Arij si è schierata fortemente contro la scelta di subordinare un sito internet o un blog di informazione ad autorizzazione, al fianco di numerose associazioni internazionali e promuovendo la discussione a riguardo.

Perchè avete scelto come canale il Web e non la carta stampata?
Faccio un esempio, quando il nostro sito è stato bloccato, il blocco riguardava la Giordania, ma avevamo la consapevolezza che le informazioni ed i contenuti restavano comunque visibili all’estero. E’ successo per nove volte, ed ogni volta avevamo pronto il sito specchio .net, poi .org, .com e via così. E questo ha causato una reazione opposta, poiché molti visitatori volevano capire quali fossero i contenuti che meritavano un blocco, aumentando così la visibilità. Ecco perchè abbiamo scelto il web.

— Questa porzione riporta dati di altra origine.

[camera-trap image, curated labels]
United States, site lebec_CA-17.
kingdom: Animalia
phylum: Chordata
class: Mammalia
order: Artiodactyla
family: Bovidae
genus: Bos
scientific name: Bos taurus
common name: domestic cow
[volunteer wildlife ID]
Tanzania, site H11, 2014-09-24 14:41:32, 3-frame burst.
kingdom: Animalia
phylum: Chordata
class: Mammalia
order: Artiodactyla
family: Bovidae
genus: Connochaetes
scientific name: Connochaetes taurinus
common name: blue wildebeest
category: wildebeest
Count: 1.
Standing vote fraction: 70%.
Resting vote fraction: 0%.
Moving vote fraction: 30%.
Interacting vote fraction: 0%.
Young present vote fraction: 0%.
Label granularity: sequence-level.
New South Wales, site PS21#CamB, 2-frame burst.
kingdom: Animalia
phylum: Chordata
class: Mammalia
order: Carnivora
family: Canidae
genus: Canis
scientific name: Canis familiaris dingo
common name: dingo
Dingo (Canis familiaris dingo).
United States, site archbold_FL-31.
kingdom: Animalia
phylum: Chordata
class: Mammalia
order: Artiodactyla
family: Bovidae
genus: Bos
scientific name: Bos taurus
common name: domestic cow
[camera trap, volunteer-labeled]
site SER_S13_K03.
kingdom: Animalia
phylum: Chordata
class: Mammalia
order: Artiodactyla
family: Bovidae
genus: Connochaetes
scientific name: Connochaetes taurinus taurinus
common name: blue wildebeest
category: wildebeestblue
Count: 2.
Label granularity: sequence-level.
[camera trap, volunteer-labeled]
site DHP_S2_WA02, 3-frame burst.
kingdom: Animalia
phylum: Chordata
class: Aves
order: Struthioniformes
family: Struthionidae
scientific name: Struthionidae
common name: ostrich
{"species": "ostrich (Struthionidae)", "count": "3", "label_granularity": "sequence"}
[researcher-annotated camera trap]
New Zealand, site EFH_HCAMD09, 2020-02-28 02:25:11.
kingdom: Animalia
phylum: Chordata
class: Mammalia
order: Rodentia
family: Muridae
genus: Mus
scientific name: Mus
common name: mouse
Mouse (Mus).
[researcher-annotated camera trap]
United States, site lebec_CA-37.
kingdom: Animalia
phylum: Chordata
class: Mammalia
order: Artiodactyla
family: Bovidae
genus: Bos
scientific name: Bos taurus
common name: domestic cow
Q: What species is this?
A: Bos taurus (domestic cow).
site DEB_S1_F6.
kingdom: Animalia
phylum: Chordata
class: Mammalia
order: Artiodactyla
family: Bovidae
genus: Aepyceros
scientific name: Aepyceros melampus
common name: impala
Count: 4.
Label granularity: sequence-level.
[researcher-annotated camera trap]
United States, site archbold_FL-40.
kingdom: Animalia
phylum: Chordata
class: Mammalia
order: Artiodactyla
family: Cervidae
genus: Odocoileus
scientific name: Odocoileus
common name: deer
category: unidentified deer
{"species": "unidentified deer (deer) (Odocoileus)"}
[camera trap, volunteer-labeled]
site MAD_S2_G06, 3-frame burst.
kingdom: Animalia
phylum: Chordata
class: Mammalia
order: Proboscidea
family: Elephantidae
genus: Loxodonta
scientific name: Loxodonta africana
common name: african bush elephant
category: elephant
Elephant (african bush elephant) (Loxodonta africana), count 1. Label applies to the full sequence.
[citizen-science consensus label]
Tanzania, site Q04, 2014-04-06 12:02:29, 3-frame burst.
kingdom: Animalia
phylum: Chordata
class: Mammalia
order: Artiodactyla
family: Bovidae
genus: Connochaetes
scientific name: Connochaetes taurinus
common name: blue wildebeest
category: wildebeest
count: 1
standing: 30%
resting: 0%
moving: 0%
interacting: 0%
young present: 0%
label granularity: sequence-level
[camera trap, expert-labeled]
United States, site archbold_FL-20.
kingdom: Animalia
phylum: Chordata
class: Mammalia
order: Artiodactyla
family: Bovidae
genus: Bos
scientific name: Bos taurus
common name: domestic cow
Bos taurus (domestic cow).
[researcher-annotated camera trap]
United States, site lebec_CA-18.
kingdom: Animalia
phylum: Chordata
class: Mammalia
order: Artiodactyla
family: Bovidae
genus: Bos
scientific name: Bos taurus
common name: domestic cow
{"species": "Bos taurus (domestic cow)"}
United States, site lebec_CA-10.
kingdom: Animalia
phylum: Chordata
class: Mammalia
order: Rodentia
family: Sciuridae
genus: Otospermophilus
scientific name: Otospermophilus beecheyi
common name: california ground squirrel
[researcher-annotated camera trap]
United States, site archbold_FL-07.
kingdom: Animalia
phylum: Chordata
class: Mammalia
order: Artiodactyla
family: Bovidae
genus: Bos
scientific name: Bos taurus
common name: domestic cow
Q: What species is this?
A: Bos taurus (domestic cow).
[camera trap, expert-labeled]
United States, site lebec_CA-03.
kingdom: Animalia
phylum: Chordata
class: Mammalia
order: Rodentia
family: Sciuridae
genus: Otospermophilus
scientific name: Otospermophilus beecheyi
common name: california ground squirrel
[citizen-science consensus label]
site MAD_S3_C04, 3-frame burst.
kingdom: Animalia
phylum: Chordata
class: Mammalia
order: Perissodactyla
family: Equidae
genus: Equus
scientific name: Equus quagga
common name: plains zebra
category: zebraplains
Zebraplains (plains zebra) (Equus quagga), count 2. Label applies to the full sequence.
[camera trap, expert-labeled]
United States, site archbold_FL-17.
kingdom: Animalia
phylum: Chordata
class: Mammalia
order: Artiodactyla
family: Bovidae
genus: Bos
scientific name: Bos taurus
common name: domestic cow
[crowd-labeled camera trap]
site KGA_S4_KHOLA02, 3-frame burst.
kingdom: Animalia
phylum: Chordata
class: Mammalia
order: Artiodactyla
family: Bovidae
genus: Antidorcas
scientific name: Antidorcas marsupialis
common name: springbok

Come finanziate le vostre indagini?
I fondi che coprono le nostre spese giungono da diversi finanziatori internazionali di rilievo. Inoltre il centro investigativo è parte di un gruppo di organizzazioni maggiori che prevede diverse Radio e altri canali informativi fonti di introiti pubblicitari ed altri tipi di progetti correlati. In altri Paesi della regione abbiamo creato strutture gemellate al nostro centro di giornalismo investigativo, naturalmente indipendenti ma che operano in maniera simile alla nostra. Abbiamo sezioni distaccate in punti sensibili come Yemen e Iraq, ed un centro in Marocco.